Автор книги: Анатоль Франс
Жанр:
Классическая проза
сообщить о нарушении
Текущая страница: 14 (всего у книги 59 страниц)
Глава тридцать первая,
из которой мы с изумлением узнаем, как легко человек честный, робкий и кроткий может совершить ужасное преступление
Глубоко расстроенный непонятными речами юного Мориса, г-н Сарьетт сел в автобус и поехал к папаше Гинардону, своему другу, своему единственному другу, единственному в мире человеку, которого ему приятно было видеть и слышать. Когда г-н Сарьетт вошел в лавку на улице Курсель, Гинардон был совсем один и дремал в глубоком старинном кресле. У него были вьющиеся волосы, пышная борода и багровое лицо; лиловые прожилки испещрили крылья его носа, покрасневшего от бургундского вина. Ибо – теперь уже этого нельзя было скрыть – папаша Гинардон пил. В двух шагах от него, на рабочем столике юной Октавии, засыхала роза в пустом стакане, а в корзинке валялось недоконченное вышивание. Юная Октавия все чаще и чаще уходила из магазина, а г-н Бланмениль никогда не появлялся там, когда ее не было. Это имело свою причину: три раза в неделю в пять часов они встречались в доме свиданий у Елисейских полей. Папаша Гинардон ничего об этом не знал. Он не подозревал, как велико постигшее его несчастье, но все же страдал от него.
Господин Сарьетт пожал руку старому другу и не спросил его, как поживает юная Октавия, ибо не признавал тех уз, которые их соединяли. Он охотно поговорил бы о безжалостно брошенной Зефирине, потому что ему хотелось, чтобы старик сделал ее своей законной супругой. Но г-н Сарьетт был осторожен и удовольствовался тем, что спросил у Гинардона, как он поживает.
– Отлично, – заявил Гинардон, который чувствовал себя больным, но прикидывался сильным и здоровым с тех пор, как сила и здоровье начали изменять ему. – Я, слава богу, сохранил крепость тела и духа. Я живу целомудренно. Будь целомудрен, Сарьетт. Целомудрие дает силу.
В этот вечер папаша Гинардон извлек из комода фиалкового дерева несколько ценных книг, чтобы показать их известному библиофилу, г-ну Виктору Мейеру, а после того как этот клиент удалился, он заснул и не успел уложить их обратно. Г-н Сарьетт, которого всегда влекло к книгам, увидел эти экземпляры на мраморной доске комода и стал с любопытством рассматривать их. Первая книга, которую он перелистал, была «Орлеанская девственница» в сафьяновом переплете, с английскими гравюрами. Конечно, его сердцу француза и христианина претило видеть этот текст и рисунки, по хорошая книга всегда казалась ему целомудренной и чистой. Продолжая вести с Гинардоном задушевную беседу, он одну за другой брал в руки книги, которые антиквар ценил за переплет, за эстампы, за происхождение или редкость; вдруг он испустил восторженный крик радости и любви. Он нашел «Лукреция» приора Вандомского, своего «Лукреция», и теперь прижимал его к сердцу.

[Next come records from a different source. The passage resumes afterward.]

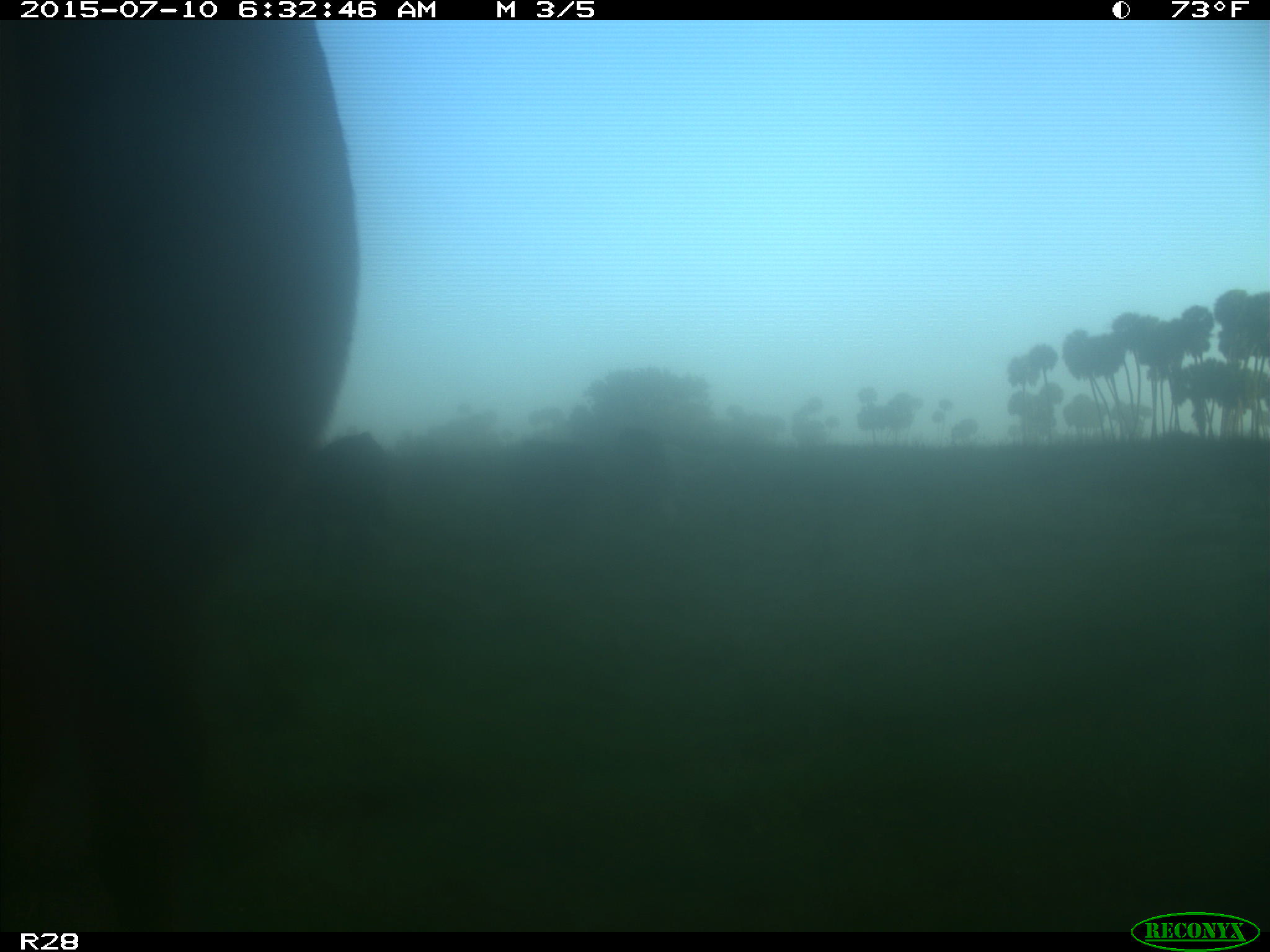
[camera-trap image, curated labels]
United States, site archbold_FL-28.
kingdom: Animalia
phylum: Chordata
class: Mammalia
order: Artiodactyla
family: Bovidae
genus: Bos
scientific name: Bos taurus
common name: domestic cow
Bos taurus (domestic cow).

– Наконец-то я нашел его, – вздыхал он, поднося книгу к губам.
Папаша Гинардон сперва не понял, что хочет сказать его старый друг. Но когда тот заявил, что книга эта из библиотеки д'Эспарвье, что она принадлежит ему, Сарьетту, что он заберет ее без всяких разговоров, антиквар, окончательно пробудившись, поднялся и твердо заявил, что книга эта его, Гинардона, собственность, что он купил ее самым законным образом и не отдаст иначе, как за пять тысяч франков – ни больше, ни меньше.
– Да вы не поняли, что я вам говорю, – ответил Сарьетт. – Эта книга из библиотеки д'Эспарвье. Я должен возвратить ее туда.
– Ну, нет, дружок…
– Это моя книга.
– Вы сошли с ума, милый Сарьетт!
Заметив, что у библиотекаря действительно какой-то безумный вид, он взял у него из рук книгу и попытался переменить разговор.

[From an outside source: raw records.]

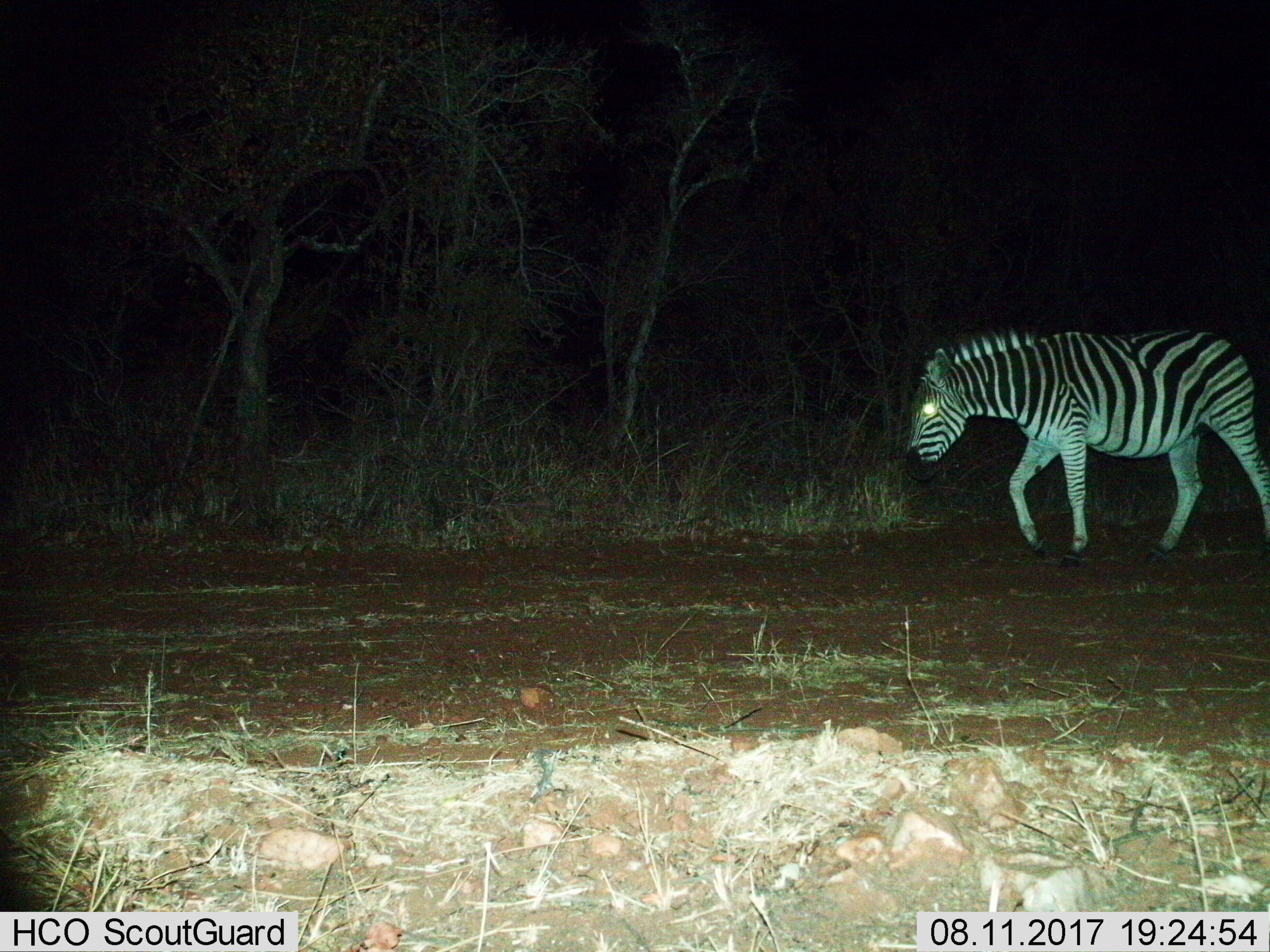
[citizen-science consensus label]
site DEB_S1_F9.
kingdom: Animalia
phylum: Chordata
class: Mammalia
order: Perissodactyla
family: Equidae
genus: Equus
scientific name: Equus quagga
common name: plains zebra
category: zebraplains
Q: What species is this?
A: Zebraplains (plains zebra) (Equus quagga).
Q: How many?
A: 1.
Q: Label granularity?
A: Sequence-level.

– Вы обратили внимание, Сарьетт, что эти свиньи собираются распотрошить дворец Мазарини и покрыть невесть какими произведениями искусства остров Ситэ, самое величественное, самое красивое место в Париже! Да они хуже вандалов, потому что вандалы уничтожали памятники древности, но не заменяли их омерзительными строениями и мостами дурного стиля, вроде моста Александра Третьего. И ваша бедная улица Гарансьер тоже стала добычей варваров. Что они сделали с красивым бронзовым маскароном на дворцовом фонтане?
Но Сарьетт ничего не слушал.
– Гинардон, вы меня не поняли. Послушайте. Эта книга из библиотеки д'Эспарвье. Она оттуда похищена. Как? Кем? Не имею понятия. В этой библиотеке произошли необъяснимые и страшные события. Словом, книгу украли. Мне незачем взывать к вашей безупречной честности, мой дорогой друг. Вы не захотите прослыть укрывателем краденого. Отдайте мне книгу. Я верну ее господину д'Эспарвье, который возместит вам ее стоимость, можете в этом не сомневаться. Доверьтесь его щедрости, и вы поступите со свойственным вам благородством.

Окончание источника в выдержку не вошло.